▶ [DATA TO EXAMINE]:
________
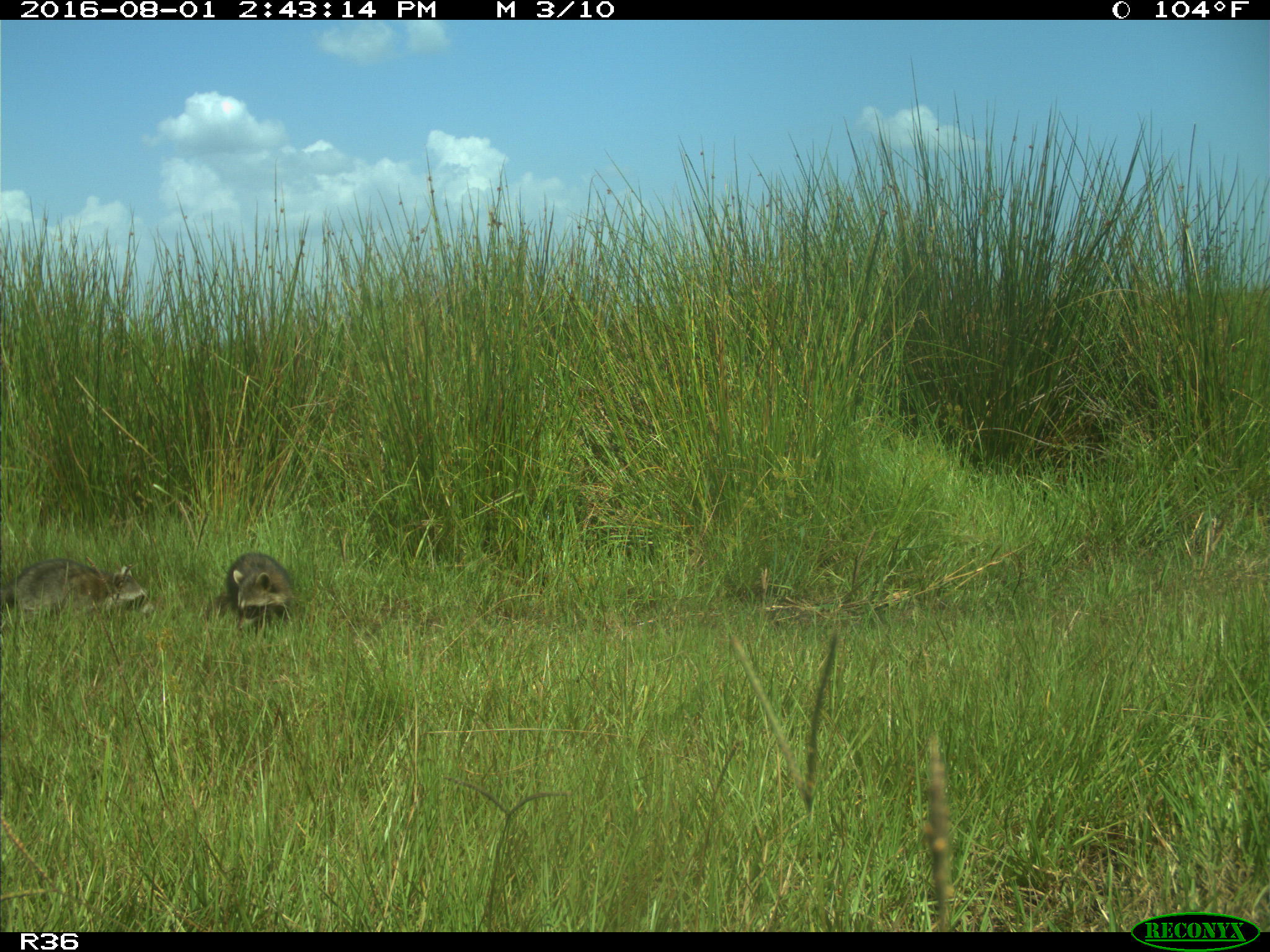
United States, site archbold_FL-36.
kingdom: Animalia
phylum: Chordata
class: Mammalia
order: Carnivora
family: Procyonidae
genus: Procyon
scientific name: Procyon lotor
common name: common raccoon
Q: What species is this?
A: Procyon lotor (common raccoon).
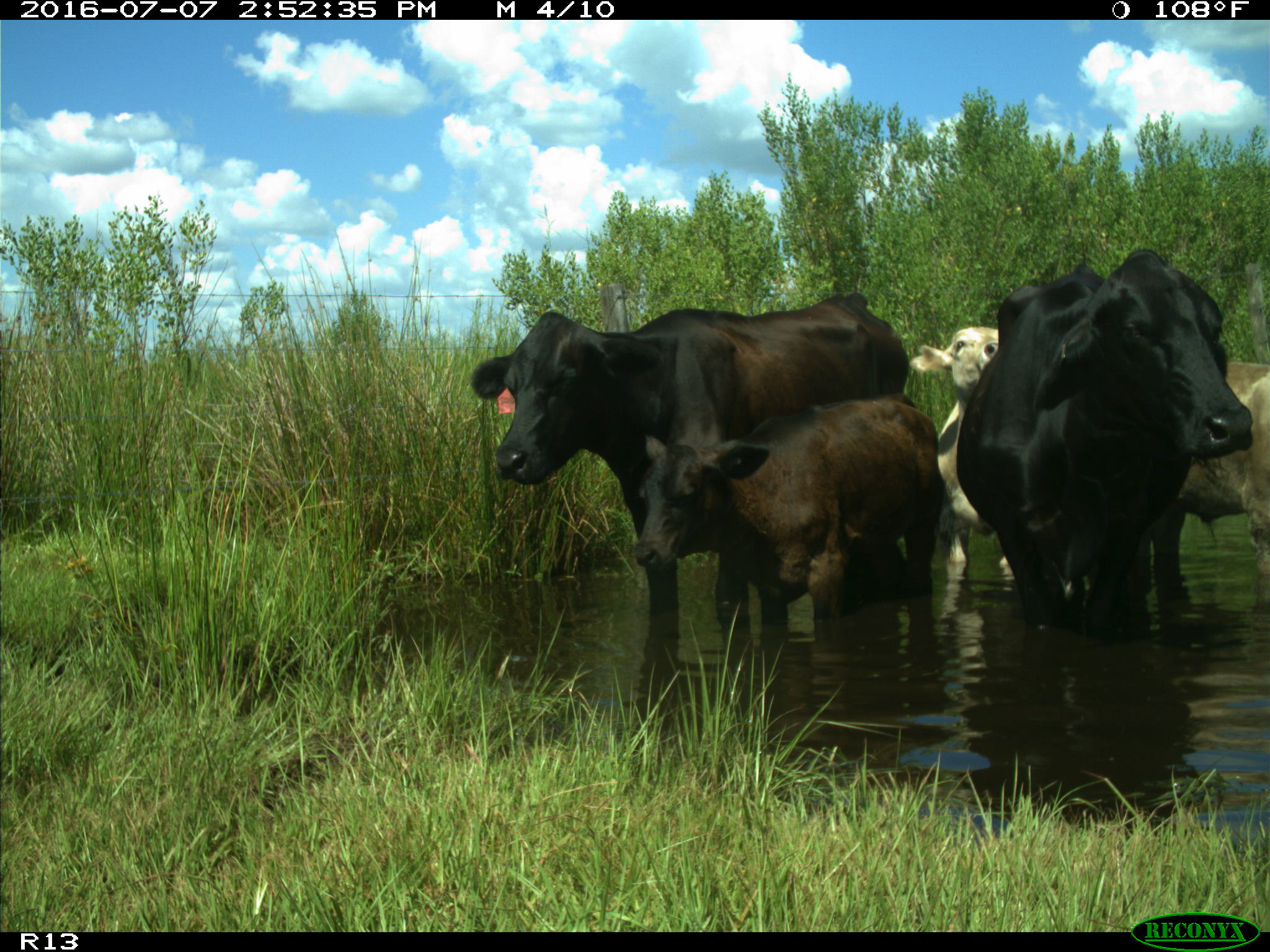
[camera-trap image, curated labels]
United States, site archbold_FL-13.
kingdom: Animalia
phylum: Chordata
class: Mammalia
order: Artiodactyla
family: Bovidae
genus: Bos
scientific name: Bos taurus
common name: domestic cow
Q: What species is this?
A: Bos taurus (domestic cow).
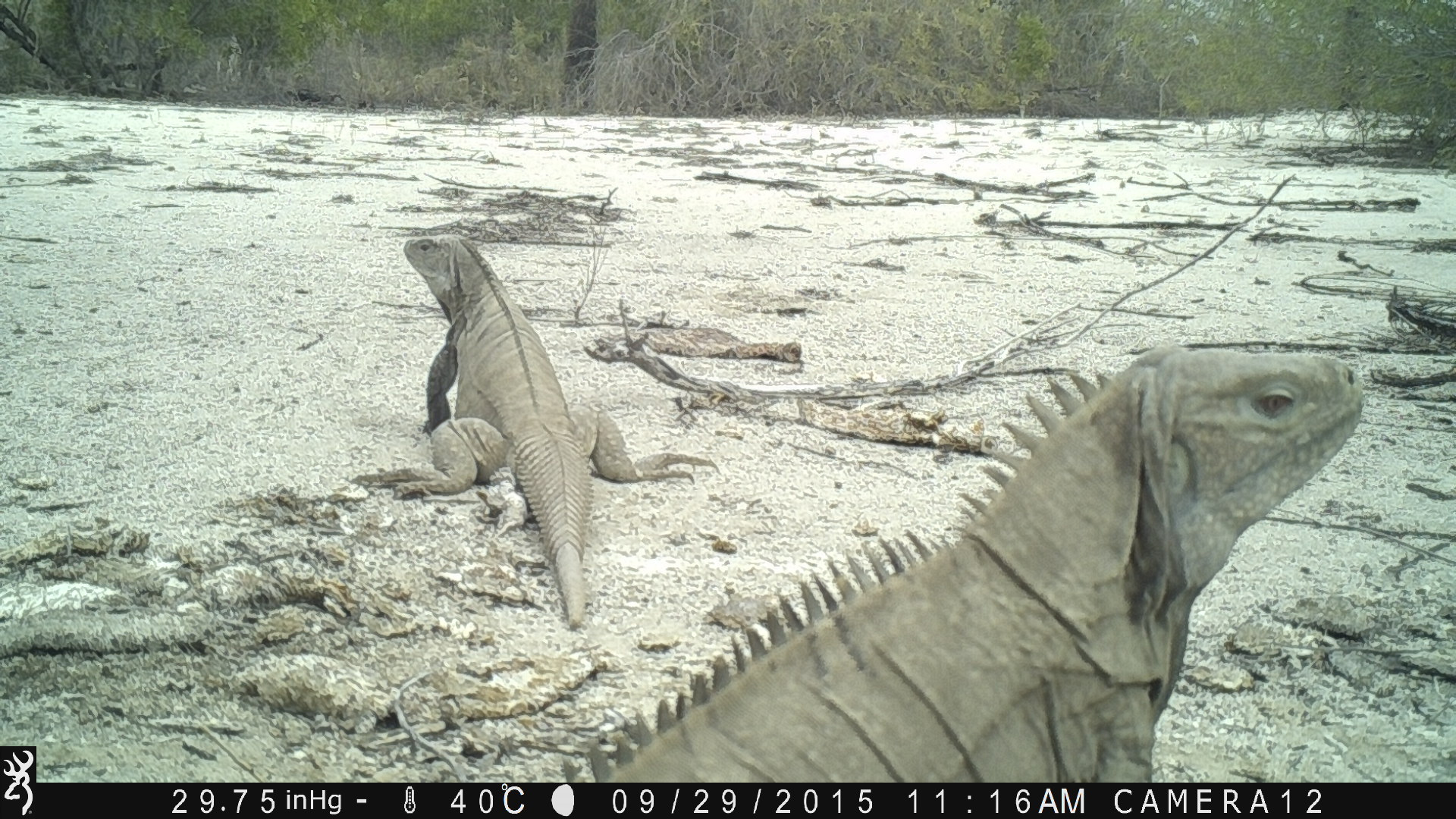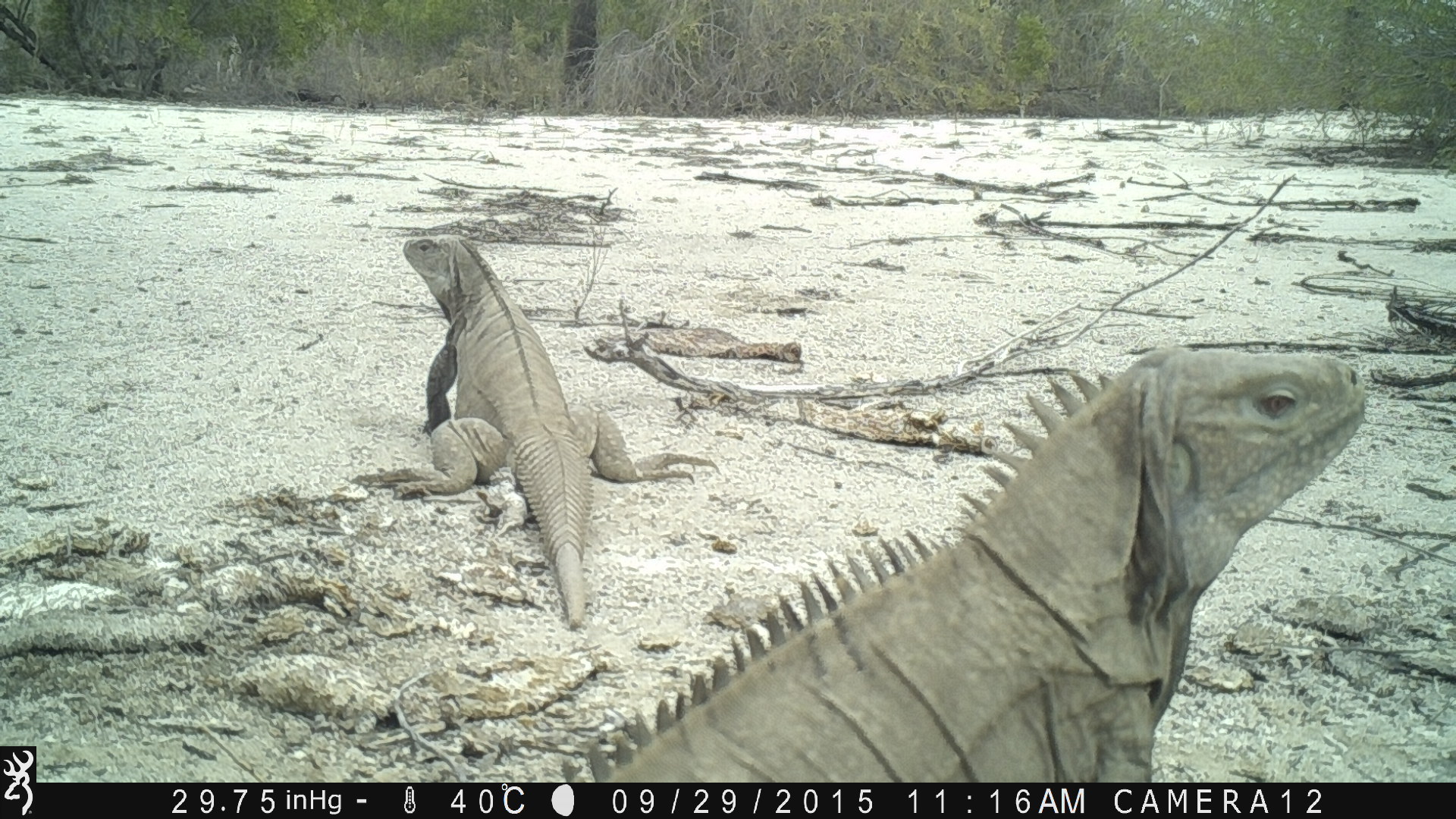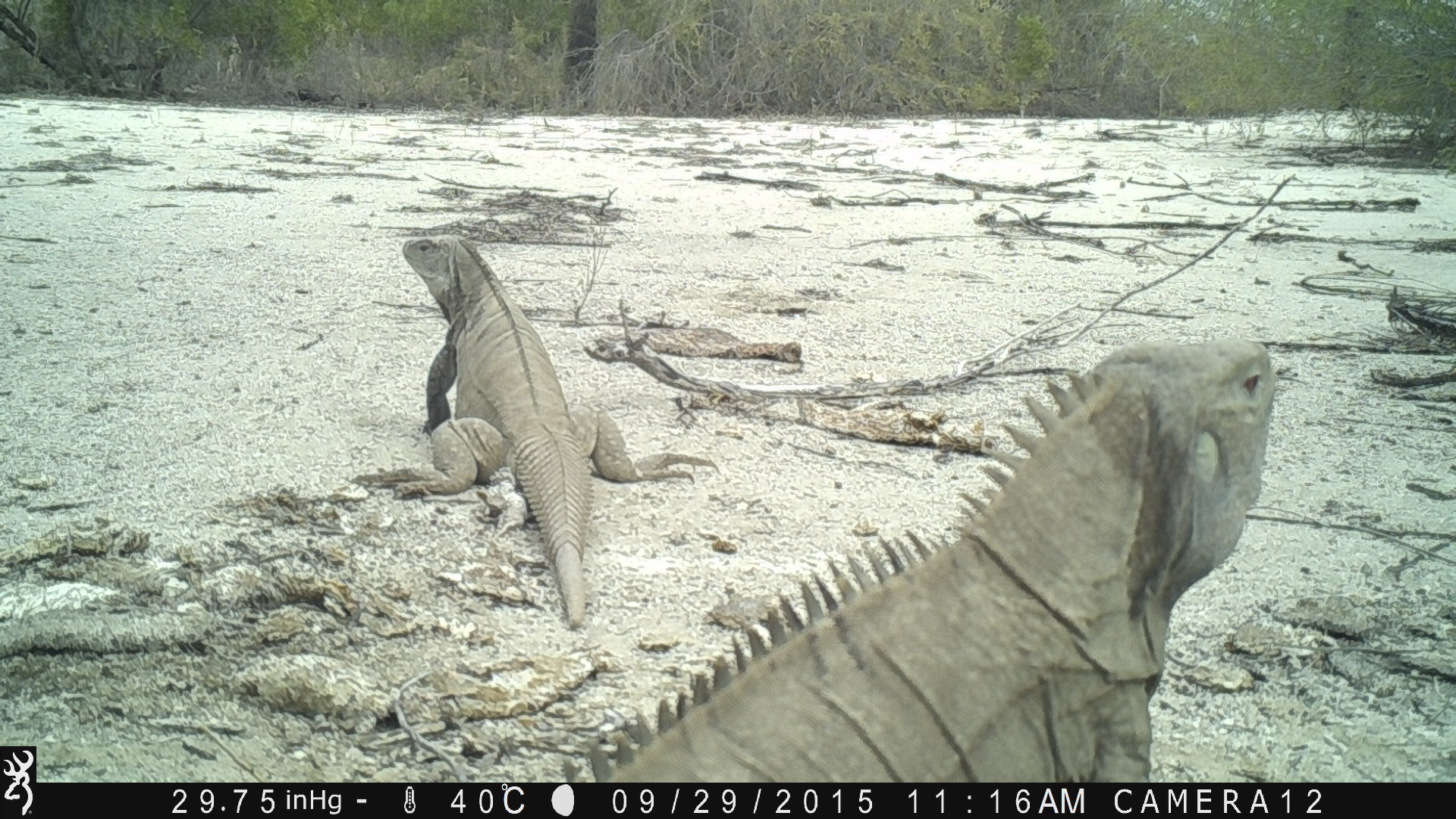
________
▶ [BRIEF]: Would you please copy, exactly and only, the lines from the one with "genus: Procyon" through the end of the entries above, skipping every picture?

▶ [SOLUTION TO THIS EXERCISE]:
genus: Procyon
scientific name: Procyon lotor
common name: common raccoon
Q: What species is this?
A: Procyon lotor (common raccoon).
[camera-trap image, curated labels]
United States, site archbold_FL-13.
kingdom: Animalia
phylum: Chordata
class: Mammalia
order: Artiodactyla
family: Bovidae
genus: Bos
scientific name: Bos taurus
common name: domestic cow
Q: What species is this?
A: Bos taurus (domestic cow).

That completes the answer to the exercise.